____ PASSAGE SHOWN
Engraving of an Alchemist by Thurneisser, 1572.

Part One: What are the benefits of biodynamics, and why should you care?

Biodynamics (BD) offers a radically different approach and attitude to farming. Where wine is concerned, this of course means viticulture, the farming of grapes. For me, biodynamics offers potentially three advantages:

  • Firstly, and for me most importantly, is the ability of BD to make great wine. Many of the world’s best are now made from biodynamically grown grapes. BD is growing rapidly, more and more leading wine makers are adopting it as the route by which they make the best possible quality wine, and one which clearly reflects its origins. Not surprisingly then, some BD wines are expensive. But the good news is that an increasing number of BD wines are sold at everyday prices and can even be found in supermarkets!
  • Secondly there is ecology. Vineyards and wineries occupy some of the world’s most beautiful places and it can be hard to imagine them damaging the environment. But many do. BD represents the ultimate form of sustainable agriculture, one that works in harmony with natural ecosystems. As well as preserving life’s diversity and species for future generations, BD can actually revitalise land previously damaged by human actions.
________
____ SUPPLIED RECORDS
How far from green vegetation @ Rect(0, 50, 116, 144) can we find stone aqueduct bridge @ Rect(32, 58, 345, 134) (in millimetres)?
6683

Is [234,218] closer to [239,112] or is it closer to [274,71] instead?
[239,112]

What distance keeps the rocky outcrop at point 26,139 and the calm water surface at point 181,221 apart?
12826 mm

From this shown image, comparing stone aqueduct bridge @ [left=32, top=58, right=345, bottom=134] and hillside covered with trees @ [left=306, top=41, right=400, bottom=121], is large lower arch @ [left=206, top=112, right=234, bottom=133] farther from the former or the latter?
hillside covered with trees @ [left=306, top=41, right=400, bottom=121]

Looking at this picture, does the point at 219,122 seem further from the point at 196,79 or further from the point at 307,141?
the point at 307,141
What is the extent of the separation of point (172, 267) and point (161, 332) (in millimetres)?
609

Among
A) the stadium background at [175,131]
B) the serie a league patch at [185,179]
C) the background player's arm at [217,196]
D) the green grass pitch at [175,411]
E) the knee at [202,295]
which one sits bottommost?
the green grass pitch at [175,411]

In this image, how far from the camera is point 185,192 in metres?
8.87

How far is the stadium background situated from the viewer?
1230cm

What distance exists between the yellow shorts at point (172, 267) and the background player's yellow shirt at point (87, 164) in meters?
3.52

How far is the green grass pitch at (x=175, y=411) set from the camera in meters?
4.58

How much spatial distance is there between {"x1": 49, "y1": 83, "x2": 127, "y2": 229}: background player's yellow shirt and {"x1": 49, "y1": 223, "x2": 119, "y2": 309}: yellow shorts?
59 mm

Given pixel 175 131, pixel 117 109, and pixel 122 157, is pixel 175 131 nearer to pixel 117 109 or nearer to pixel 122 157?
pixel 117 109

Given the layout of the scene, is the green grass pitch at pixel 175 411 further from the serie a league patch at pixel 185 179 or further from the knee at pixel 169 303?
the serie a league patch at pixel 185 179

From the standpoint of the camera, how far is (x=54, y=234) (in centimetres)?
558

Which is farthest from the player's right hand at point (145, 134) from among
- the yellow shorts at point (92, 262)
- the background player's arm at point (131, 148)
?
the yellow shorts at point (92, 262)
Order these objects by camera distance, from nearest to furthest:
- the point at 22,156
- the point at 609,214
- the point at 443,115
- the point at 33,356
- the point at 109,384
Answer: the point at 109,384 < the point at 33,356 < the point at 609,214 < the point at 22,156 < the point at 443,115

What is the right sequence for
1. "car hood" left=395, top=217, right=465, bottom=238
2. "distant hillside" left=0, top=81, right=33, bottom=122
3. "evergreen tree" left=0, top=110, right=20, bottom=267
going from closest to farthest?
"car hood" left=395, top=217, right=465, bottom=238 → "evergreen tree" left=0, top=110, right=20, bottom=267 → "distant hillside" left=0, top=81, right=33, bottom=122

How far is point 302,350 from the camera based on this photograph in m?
________
> [INSTRUCTIONS]
a - In the passage on biodynamics, what is viticulture said to be?
b - Extend the passage on biodynamics beyond its last sentence.

> [RESULTS FOR EACH TASK]
a - The farming of grapes.

b -
  • The third reason is our health. Wine is perceived as healthy and life affirming. It’s great to know that there are many beneficial effects from drinking wine in moderation. Yet many producers use man-made chemical pesticides and fertilisers on a huge and profligate scale. These endanger the user, the environment and the consumer. It has been found that some wines contain over 200 different man-made chemicals and residues. Remember DDT? While it was finally banned 20-30 years ago by many countries it still persists in soils, food chains and in human beings to this day. There are many more insidious modern products in use with just as much potential for harm.

Other forms of agriculture may offer some of these advantages, but in my view only BD has the potential to offer all three consistently. It’s this combination that I find compelling.

Biodynamics means Saving the Planet Never Tasted So Good. ™

But what does BD involve? Before describing BD methods let’s round-up (pardon the pun) some of the other ways that grapes are farmed.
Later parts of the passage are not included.